● **Work instruction**: Start at the top of the records below and copy them exactly to the end.

Collected data
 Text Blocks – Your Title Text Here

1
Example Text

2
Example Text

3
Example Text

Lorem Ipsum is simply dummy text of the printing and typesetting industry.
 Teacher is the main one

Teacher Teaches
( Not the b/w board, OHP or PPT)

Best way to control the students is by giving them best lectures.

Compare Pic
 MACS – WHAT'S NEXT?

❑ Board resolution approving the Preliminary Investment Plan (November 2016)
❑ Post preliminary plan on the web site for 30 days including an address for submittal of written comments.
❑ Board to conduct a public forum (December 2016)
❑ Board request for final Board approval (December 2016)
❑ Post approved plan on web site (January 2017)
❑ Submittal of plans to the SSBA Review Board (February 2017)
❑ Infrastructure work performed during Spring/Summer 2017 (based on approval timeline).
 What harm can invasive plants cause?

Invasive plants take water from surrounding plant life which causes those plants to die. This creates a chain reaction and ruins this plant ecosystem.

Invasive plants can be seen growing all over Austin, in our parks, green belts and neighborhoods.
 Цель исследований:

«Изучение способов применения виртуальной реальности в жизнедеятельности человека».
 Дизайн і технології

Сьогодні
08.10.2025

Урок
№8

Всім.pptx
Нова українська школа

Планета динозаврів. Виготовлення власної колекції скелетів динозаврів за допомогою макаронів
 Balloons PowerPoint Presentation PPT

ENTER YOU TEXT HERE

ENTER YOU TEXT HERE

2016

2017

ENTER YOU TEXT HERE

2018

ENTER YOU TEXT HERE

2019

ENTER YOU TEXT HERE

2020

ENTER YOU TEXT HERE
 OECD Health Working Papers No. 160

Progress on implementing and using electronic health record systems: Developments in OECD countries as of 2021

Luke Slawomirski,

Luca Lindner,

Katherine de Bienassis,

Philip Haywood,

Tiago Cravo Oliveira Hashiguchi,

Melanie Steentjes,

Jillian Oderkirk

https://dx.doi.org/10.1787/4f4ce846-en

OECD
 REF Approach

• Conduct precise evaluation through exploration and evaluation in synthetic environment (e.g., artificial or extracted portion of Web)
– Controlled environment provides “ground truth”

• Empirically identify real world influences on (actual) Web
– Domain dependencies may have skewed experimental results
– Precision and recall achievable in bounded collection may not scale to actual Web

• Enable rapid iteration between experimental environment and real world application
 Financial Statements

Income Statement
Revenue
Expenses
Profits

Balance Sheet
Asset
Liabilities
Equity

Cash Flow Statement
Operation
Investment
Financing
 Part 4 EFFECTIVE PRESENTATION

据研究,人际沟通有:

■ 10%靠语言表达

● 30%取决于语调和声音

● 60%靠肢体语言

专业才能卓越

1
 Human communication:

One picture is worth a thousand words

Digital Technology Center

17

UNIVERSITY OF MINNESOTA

● **Exercise solution**:
 Text Blocks – Your Title Text Here

1
Example Text

2
Example Text

3
Example Text

Lorem Ipsum is simply dummy text of the printing and typesetting industry.
 Teacher is the main one

Teacher Teaches
( Not the b/w board, OHP or PPT)

Best way to control the students is by giving them best lectures.

Compare Pic
 MACS – WHAT'S NEXT?

❑ Board resolution approving the Preliminary Investment Plan (November 2016)
❑ Post preliminary plan on the web site for 30 days including an address for submittal of written comments.
❑ Board to conduct a public forum (December 2016)
❑ Board request for final Board approval (December 2016)
❑ Post approved plan on web site (January 2017)
❑ Submittal of plans to the SSBA Review Board (February 2017)
❑ Infrastructure work performed during Spring/Summer 2017 (based on approval timeline).
 What harm can invasive plants cause?

Invasive plants take water from surrounding plant life which causes those plants to die. This creates a chain reaction and ruins this plant ecosystem.

Invasive plants can be seen growing all over Austin, in our parks, green belts and neighborhoods.
 Цель исследований:

«Изучение способов применения виртуальной реальности в жизнедеятельности человека».
 Дизайн і технології

Сьогодні
08.10.2025

Урок
№8

Всім.pptx
Нова українська школа

Планета динозаврів. Виготовлення власної колекції скелетів динозаврів за допомогою макаронів
 Balloons PowerPoint Presentation PPT

ENTER YOU TEXT HERE

ENTER YOU TEXT HERE

2016

2017

ENTER YOU TEXT HERE

2018

ENTER YOU TEXT HERE

2019

ENTER YOU TEXT HERE

2020

ENTER YOU TEXT HERE
 OECD Health Working Papers No. 160

Progress on implementing and using electronic health record systems: Developments in OECD countries as of 2021

Luke Slawomirski,

Luca Lindner,

Katherine de Bienassis,

Philip Haywood,

Tiago Cravo Oliveira Hashiguchi,

Melanie Steentjes,

Jillian Oderkirk

https://dx.doi.org/10.1787/4f4ce846-en

OECD
 REF Approach

• Conduct precise evaluation through exploration and evaluation in synthetic environment (e.g., artificial or extracted portion of Web)
– Controlled environment provides “ground truth”

• Empirically identify real world influences on (actual) Web
– Domain dependencies may have skewed experimental results
– Precision and recall achievable in bounded collection may not scale to actual Web

• Enable rapid iteration between experimental environment and real world application
 Financial Statements

Income Statement
Revenue
Expenses
Profits

Balance Sheet
Asset
Liabilities
Equity

Cash Flow Statement
Operation
Investment
Financing
 Part 4 EFFECTIVE PRESENTATION

据研究,人际沟通有:

■ 10%靠语言表达

● 30%取决于语调和声音

● 60%靠肢体语言

专业才能卓越

1
 Human communication:

One picture is worth a thousand words

Digital Technology Center

17

UNIVERSITY OF MINNESOTA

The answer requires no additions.